I was primed for this work by several factors. First, an early mentor of mine and a coauthor of several astronautics papers, was the late Evan Harris Walker. With expertise in plasma and quantum physics, Harris (as his friends called him) was a pioneer in the infant field of quantum consciousness. Although I am far from an expert in quantum mechanics, I was fascinated by Harris’ attempt to explain consciousness by the quantum tunneling of wave functions through potential wells created by the inter-synaptic spacing in mammal brains [1].

After the success of The Starflight Handbook and other contributions to interstellar travel studies, I was asked by Apollo 11 astronaut Buzz Aldrin in the early 1990’s to join the team of scientific consultants for a science-fiction novel he was co-authoring with John Barnes [2]. For plot purposes, Buzz required the stable, long-term existence of a Jupiter-like planet at a 1 Astronomical Unit (AU) distance from a Sun-like star. When he asked me to check the possibility of such a planet, I was initially very pessimistic. When I told Buzz that most exoplanet experts believed that the Hydrogen-Helium atmosphere of such a planet would likely evaporate quickly (in cosmic terms), he asked me to check this assumption. I located an appropriate equation in a space science handbook and calculated the estimated lifetime of the giant planet’s atmosphere. I was surprised and Buzz was gratified to learn that the lifetime of the Jovian’s atmosphere at 1 AU would be billions of years. At that point in my career, I was an adjunct professor and consultant. Since I was unable to locate a derivation for the subject equation, I elected not to challenge scientific orthodoxy and attempt to publish these results in a scientific journal. After the discovery of “hot Jupiters” circling Sunlike stars a few years later, I became credited (by Paul Gilster and others) with predicting the existence of hot Jupiters in a science-fiction novel, but not in a peer-reviewed journal. I vowed to never repeat this mistake again and hold back data, if my results challenged established paradigms.

The third influence pointing me in the direction of conscious stars was an undergraduate, liberal arts student at New York City College of Technology. Between the time I became a tenure-track professor in 2003 and my retirement from full-time teaching in 2011, I organized and coordinated the astronomy program at New York City College of Technology (NYCCT). In the first term of the NYCCT astronomy sequence, students learn about astronomical history, aspects of classical and modern physics and solar-system astronomy. In the second term, they investigate the astrophysics of the Sun, stars, and galaxies, cosmology, and the prospects for extraterrestrial life. In one Astronomy 2 section, I was lecturing about dark matter. The existence of this mysterious substance has been invited to explain anomalous stellar motions. When a liberal arts undergraduate interrupted the lecture, I learned that he doubted dark matter’s existence. His supposition was that physics is at an analogous stage to the situation in 1900. A major shift in physical paradigms may be necessary to explain the many anomalies (including dark matter) building up in observational astrophysics.
+++++
- **TASK OBJECTIVE**
In the text on influences that led toward the study of conscious stars, at what distance from a Sun-like star did Buzz Aldrin's novel require a Jupiter-like planet to exist stably?
+++++
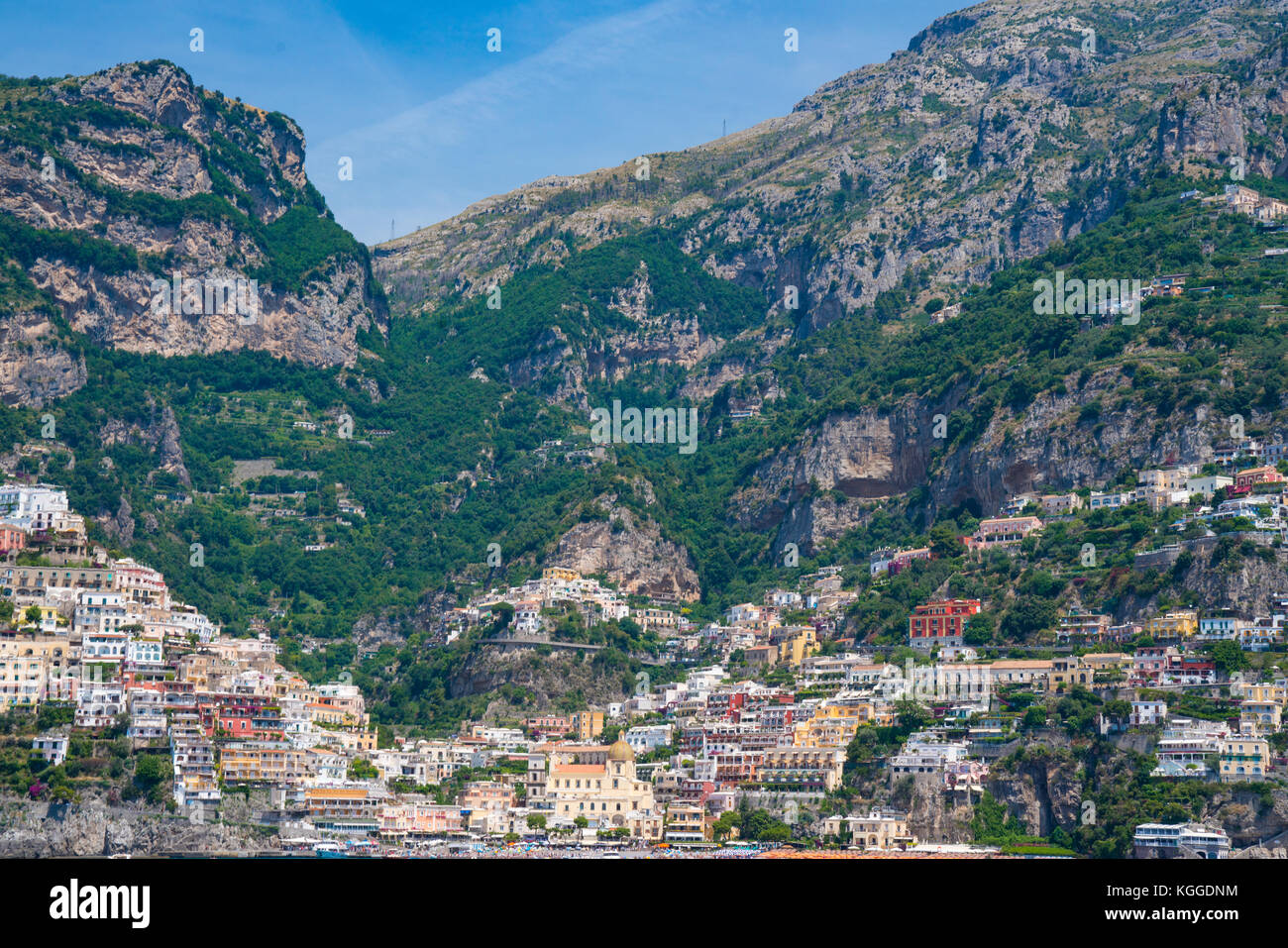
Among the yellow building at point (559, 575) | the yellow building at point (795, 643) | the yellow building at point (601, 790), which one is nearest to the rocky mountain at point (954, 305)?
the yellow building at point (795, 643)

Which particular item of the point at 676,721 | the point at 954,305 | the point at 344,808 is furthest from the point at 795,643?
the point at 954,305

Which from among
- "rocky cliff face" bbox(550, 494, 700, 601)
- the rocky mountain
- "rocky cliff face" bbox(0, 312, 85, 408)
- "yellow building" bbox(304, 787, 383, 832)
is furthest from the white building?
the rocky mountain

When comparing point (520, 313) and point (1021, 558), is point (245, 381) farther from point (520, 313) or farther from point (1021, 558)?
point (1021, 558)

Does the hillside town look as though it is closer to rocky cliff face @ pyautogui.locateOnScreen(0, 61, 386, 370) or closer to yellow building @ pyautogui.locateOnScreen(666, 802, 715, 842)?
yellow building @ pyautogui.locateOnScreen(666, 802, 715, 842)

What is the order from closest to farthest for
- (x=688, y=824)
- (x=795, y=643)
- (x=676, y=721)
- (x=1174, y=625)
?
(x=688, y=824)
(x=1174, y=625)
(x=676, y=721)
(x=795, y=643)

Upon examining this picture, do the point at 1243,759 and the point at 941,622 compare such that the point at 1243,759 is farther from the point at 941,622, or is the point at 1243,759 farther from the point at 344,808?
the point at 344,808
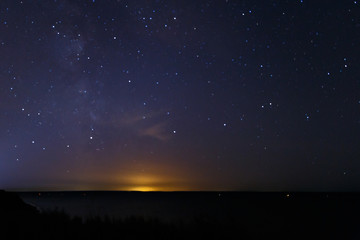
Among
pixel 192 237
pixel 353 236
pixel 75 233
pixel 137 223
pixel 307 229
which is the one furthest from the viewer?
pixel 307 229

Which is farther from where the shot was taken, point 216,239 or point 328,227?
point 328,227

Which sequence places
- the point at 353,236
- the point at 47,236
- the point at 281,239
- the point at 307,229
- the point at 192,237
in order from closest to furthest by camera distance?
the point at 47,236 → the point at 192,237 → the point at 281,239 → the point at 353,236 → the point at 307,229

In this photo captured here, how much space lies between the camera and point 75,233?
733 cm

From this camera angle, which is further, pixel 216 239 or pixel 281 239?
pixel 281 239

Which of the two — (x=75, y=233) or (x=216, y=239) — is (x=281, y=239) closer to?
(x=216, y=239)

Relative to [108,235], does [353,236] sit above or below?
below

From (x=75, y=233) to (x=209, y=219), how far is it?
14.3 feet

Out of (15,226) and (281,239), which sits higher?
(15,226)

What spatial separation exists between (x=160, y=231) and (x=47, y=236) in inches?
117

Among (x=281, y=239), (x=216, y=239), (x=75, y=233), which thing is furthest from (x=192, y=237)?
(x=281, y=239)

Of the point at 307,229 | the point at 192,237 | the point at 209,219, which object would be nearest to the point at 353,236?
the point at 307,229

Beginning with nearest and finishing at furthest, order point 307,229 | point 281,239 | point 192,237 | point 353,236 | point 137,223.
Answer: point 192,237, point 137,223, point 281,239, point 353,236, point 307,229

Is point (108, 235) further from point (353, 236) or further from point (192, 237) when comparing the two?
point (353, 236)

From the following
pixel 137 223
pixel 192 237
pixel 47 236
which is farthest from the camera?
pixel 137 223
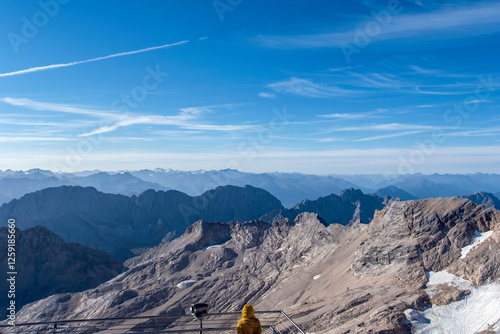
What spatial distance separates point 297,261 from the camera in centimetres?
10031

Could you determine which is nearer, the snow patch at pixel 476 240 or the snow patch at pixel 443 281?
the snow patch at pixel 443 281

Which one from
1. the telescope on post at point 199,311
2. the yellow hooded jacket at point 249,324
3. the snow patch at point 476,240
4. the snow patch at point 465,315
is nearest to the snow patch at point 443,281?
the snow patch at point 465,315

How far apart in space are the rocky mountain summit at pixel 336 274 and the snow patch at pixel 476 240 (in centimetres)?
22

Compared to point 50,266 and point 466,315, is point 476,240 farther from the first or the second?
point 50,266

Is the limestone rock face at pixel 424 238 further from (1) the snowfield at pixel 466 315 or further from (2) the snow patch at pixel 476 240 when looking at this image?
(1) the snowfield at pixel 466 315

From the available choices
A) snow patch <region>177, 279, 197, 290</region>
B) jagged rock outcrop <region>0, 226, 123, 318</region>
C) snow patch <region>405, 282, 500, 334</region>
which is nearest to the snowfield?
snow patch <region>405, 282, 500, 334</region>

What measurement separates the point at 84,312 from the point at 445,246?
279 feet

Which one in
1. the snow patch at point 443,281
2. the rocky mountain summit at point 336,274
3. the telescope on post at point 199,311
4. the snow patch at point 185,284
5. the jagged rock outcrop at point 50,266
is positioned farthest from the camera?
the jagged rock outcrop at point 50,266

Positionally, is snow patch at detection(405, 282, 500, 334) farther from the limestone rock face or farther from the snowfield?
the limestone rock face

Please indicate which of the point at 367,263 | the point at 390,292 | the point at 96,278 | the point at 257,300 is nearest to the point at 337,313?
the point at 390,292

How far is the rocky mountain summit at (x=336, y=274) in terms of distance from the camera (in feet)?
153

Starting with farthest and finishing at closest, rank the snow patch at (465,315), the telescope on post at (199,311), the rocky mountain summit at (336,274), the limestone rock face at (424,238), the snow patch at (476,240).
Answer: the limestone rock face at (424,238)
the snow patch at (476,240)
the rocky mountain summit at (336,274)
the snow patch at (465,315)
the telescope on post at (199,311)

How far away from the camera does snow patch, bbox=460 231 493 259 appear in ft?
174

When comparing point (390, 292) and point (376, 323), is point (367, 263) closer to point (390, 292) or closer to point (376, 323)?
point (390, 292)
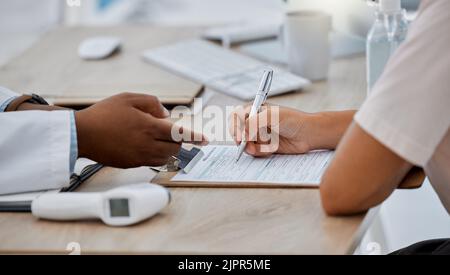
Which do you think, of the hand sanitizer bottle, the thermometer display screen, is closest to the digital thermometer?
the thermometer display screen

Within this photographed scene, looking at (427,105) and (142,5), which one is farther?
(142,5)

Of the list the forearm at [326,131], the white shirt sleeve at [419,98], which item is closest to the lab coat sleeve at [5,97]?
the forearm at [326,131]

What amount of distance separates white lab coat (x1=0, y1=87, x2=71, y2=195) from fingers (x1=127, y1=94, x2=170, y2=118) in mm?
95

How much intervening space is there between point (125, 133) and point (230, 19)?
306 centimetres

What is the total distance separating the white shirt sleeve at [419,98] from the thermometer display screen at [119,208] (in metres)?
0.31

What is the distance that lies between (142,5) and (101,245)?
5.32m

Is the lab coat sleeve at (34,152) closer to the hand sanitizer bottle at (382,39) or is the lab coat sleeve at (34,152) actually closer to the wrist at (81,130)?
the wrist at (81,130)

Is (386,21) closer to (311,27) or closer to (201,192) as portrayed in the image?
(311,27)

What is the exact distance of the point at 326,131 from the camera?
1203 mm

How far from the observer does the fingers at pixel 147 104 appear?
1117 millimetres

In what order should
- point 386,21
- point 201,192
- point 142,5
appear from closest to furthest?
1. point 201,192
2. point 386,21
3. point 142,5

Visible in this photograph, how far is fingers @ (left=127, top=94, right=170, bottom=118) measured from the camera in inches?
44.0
+++++
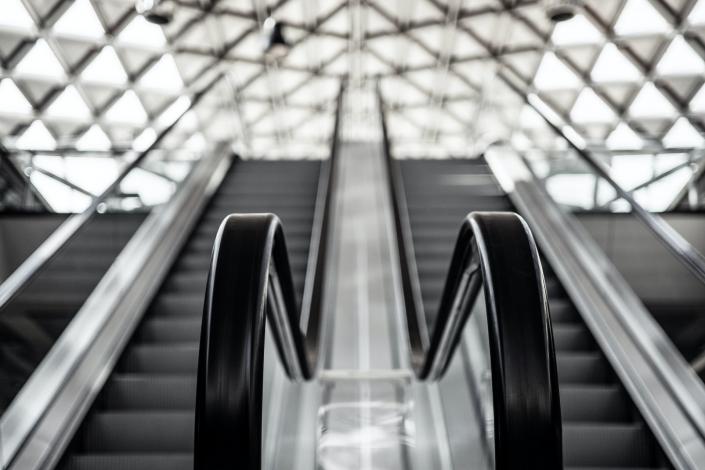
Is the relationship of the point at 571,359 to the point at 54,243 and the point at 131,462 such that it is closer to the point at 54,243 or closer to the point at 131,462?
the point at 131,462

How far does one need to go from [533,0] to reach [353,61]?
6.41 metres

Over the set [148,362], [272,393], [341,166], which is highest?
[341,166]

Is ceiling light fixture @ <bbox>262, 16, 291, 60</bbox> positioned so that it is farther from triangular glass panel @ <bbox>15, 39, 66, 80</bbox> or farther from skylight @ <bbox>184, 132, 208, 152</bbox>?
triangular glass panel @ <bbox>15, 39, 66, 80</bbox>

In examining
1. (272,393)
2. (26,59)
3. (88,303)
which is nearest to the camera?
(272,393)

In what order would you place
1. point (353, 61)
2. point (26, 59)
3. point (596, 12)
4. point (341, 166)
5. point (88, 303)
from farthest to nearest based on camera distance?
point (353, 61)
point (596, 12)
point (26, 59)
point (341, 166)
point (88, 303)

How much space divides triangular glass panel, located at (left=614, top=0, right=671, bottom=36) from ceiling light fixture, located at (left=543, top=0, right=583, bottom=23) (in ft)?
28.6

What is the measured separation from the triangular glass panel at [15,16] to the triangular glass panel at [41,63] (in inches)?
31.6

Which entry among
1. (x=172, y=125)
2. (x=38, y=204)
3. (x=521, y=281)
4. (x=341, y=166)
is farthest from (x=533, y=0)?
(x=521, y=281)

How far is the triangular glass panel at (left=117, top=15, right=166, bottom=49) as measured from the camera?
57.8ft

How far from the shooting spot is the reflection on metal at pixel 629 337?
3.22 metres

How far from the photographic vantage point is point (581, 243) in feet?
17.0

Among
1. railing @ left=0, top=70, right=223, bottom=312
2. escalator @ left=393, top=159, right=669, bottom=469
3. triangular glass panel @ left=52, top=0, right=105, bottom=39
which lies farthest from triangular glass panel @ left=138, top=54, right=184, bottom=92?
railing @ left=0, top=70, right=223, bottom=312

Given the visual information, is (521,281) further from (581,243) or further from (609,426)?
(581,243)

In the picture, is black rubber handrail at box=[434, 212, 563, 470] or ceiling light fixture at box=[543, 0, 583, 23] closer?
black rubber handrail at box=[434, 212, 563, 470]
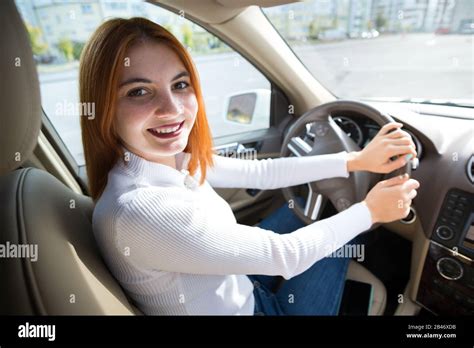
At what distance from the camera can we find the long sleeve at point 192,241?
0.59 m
+++++
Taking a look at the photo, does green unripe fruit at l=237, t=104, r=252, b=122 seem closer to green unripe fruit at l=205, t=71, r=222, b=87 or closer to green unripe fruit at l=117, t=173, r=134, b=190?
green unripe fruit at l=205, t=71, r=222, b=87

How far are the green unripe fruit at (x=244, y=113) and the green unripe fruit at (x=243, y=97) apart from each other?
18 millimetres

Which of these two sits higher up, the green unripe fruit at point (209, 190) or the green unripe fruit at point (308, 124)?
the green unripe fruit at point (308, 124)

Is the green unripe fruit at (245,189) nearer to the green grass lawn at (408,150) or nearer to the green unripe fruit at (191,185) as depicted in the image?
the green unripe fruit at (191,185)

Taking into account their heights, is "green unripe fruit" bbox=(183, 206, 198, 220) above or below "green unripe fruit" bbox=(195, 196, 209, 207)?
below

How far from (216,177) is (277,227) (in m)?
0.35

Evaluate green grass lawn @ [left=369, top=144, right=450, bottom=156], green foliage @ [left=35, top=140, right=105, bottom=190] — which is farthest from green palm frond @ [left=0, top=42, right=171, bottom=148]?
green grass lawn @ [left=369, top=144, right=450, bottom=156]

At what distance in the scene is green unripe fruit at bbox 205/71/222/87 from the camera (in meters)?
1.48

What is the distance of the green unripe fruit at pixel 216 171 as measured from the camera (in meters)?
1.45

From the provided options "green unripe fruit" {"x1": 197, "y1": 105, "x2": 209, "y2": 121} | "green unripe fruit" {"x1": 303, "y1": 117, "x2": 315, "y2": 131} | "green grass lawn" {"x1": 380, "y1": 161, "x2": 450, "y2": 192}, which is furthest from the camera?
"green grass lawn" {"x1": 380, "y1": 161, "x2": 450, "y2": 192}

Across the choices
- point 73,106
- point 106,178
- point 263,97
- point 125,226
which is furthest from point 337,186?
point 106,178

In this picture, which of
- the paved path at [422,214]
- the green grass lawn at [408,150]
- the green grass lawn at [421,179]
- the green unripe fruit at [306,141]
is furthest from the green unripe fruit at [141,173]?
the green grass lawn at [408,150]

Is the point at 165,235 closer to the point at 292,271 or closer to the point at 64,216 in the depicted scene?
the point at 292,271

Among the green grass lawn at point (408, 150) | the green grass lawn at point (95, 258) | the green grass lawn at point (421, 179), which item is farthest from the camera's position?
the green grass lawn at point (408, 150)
+++++
- **ANSWER SECTION**
1 Astronomical Unit (AU)